Can we get a pic of the chainring please ?


----------



## sam (Feb 24, 2015)

Very layed back bike.


----------



## Dale Alan (Feb 24, 2015)

sam said:


> Very layed back bike.




My thoughts too,quite the geometry on that frame. I really like the looks of that one.


----------



## papik (Mar 30, 2015)

66TigerCat said:


> Can we get a pic of the chainring please ?




The chainring side


----------



## slcurts (Mar 30, 2015)

That's gorgeous, but I'm thinking the brake levers were meant to be mounted pretty much down on the drops. That seems to have been common practice around then, plus you could reach the levers a lot better. That's how my '36 Dawes was set up.


----------



## papik (Mar 30, 2015)

slcurts said:


> That's gorgeous, but I'm thinking the brake levers were meant to be mounted pretty much down on the drops. That seems to have been common practice around then, plus you could reach the levers a lot better.

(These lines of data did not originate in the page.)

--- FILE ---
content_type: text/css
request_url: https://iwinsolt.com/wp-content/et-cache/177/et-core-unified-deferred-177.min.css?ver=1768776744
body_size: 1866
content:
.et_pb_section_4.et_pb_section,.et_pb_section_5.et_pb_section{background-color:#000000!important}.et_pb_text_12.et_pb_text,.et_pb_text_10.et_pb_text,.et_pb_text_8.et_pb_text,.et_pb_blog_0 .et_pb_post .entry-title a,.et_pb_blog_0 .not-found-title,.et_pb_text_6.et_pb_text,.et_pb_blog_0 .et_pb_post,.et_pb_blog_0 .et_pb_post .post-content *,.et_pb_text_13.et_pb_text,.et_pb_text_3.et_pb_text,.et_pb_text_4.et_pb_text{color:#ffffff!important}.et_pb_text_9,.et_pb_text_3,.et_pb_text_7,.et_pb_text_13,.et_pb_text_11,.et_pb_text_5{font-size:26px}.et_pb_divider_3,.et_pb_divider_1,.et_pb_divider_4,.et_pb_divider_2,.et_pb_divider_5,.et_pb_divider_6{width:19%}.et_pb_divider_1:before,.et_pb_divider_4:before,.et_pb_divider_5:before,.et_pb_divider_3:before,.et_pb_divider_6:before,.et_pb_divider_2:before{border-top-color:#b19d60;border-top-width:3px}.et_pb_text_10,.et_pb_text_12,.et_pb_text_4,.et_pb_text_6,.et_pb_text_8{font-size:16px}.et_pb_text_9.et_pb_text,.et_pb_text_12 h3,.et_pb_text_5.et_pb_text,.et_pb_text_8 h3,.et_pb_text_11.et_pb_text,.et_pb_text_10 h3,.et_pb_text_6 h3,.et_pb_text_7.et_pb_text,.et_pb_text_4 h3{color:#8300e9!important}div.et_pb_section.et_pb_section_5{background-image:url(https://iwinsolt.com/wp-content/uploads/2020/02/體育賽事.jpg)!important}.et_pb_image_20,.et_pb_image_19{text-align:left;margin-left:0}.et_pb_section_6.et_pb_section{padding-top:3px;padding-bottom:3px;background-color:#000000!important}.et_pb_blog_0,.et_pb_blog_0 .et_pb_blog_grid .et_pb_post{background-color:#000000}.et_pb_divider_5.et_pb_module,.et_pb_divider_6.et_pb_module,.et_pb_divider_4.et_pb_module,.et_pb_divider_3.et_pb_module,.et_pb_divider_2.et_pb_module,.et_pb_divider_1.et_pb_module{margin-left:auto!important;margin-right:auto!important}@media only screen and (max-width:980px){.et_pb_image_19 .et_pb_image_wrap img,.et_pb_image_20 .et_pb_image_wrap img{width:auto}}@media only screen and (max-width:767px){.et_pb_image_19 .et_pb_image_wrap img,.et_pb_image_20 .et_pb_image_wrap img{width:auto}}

That's how my '36 Dawes was set up.




Yes, this is not definitive ...


----------



## Andrew Gorman (Mar 30, 2015)

I had the levers down in the drops on my pale imitation of a bike like this Alcyon, but I usually am riding with my hands at full reach.
http://s53.photobucket.com/user/gormanao/media/1938 Raleigh Gazelle/boyracer.jpg.html
  It takes at least two distinct motions to grab the levers from there and it is just plain awkward.  For me.  I moved the levers out to the reach- it looks a little funny, but they are indeed easy to grab.  I'll probably replace the steel levers with some road style levers at some point, but that requires new cables....


----------



## papik (Mar 31, 2015)

Nice bike , I love this kind of handlebar !


----------